The Defendant:Yes, Your Honor.

The Court:Do you waive the reading of the allegation?

The Court:Do you know what they're alleging you did that violated your probation?

            The Defendant:           Yes, Your Honor.

Thus, by his own admission, Rickey without making his identity an issue, identified himself as the defendant in cause number 2003-4685, the proceedings which were at issue in the revocation hearing. See Kent v. State, 809 S.W.2d 664, 666 (Tex. App.—Amarillo 1991, pet. ref'd); Pettit v. State, 662 S.W.2d 427, 429 (Tex. App.—Corpus Christi 1983, pet. ref'd).

            Moreover, Jennifer also identified Rickey at the revocation hearing as the one placed on community supervision for the previous family violence assault.

[Prosecutor]:Now, last year, is it true that you came to the district attorney's office to apply for a protective order from Mr. Champion?

[Witness]:It is true.

[Prosecutor]:And what caused you to apply for the protective order?

[Witness]:He [Rickey] assaulted me.

[Prosecutor]:Did he eventually go on probation for that same assault?

[Witness]:He did.

[Prosecutor]:And to your knowledge, he was currently on probation when this new incident happened; is that correct?

[Witness]:That's true.


Also, Amy Caudle, a community supervision officer in Gregg County, identified Rickey as the one who was placed on community supervision back in November 2003 under her supervision. This is sufficient  to  identify  Rickey  as  the  one  placed  on  community  supervision  in  trial  cause number 2003-4685. The trial court did not err in revoking Rickey's community supervision in the face of Rickey's contention that identity was not proven.

2.         Admitting Hearsay Testimony Was Not Harmful Error

            Rickey also contends the trial court erred in admitting hearsay evidence from two sources, a police officer's testimony recounting what Jennifer said a few minutes after her 9-1-1 call and a videotape made later containing additional statements by Jennifer.

            A ruling on admissibility of an out-of-court statement under a hearsay exception is within the trial court's discretion, subject to review only for abuse of discretion. Coffin v. State, 885 S.W.2d 140, 149 (Tex. Crim. App. 1994). Rickey concedes the trial court has discretion in determining the admissibility of an out-of-court statement under the "excited utterance" hearsay exception. See Lawton v. State, 913 S.W.2d 542, 553 (Tex. Crim. App. 1995); Magee v.
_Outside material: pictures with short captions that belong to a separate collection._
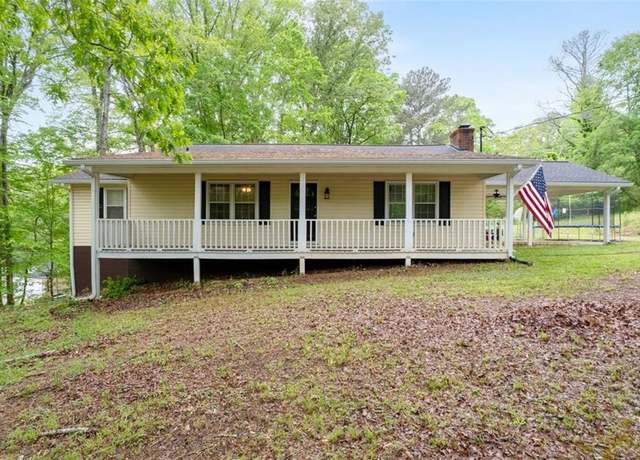 Property at 1943 Scott Rd, Canton, GA 30115, 3 beds, 2 baths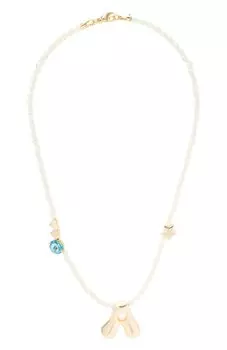 Колье Pink.Olivka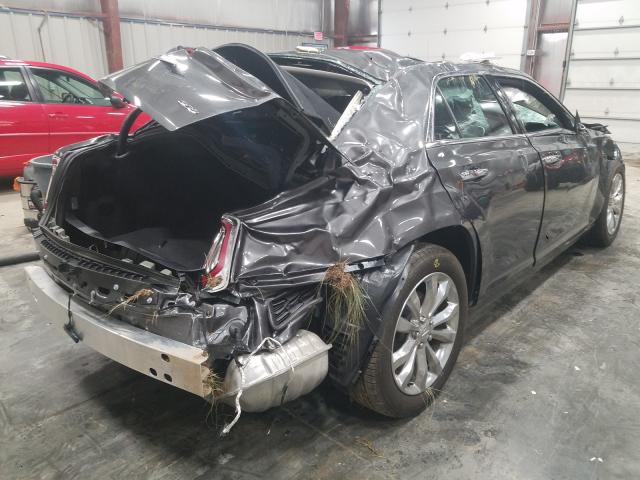 Photo 3 VIN: 2C3CCAKG8KH722775 - CHRYSLER 300 LIMITE 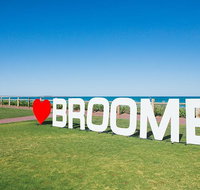 Discover Broome Town Tour - Accommodation Coffs Harbour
State, 994 S.W.2d 878, 886 (Tex. App.—Waco 1999, pet. ref'd).

            The critical factor in determining when a statement is an excited utterance under Tex. R. Evid. 803(2) "is whether the declarant was still dominated by the emotions, excitement, fear, or pain of the event." Lawton, 913 S.W.2d at 553; (citing McFarland v. State, 845 S.W.2d 824, 846 (Tex. Crim. App. 1992)). The time elapsed between the occurrence of the event and the utterance is only one factor considered in determining the admissibility of the hearsay statement. Id. That the declaration was a response to questions is likewise only one factor to be considered and does not alone render the statement inadmissible. Id.

            The requisite indicia of reliability are present when a hearsay statement is shown to be a spontaneous utterance.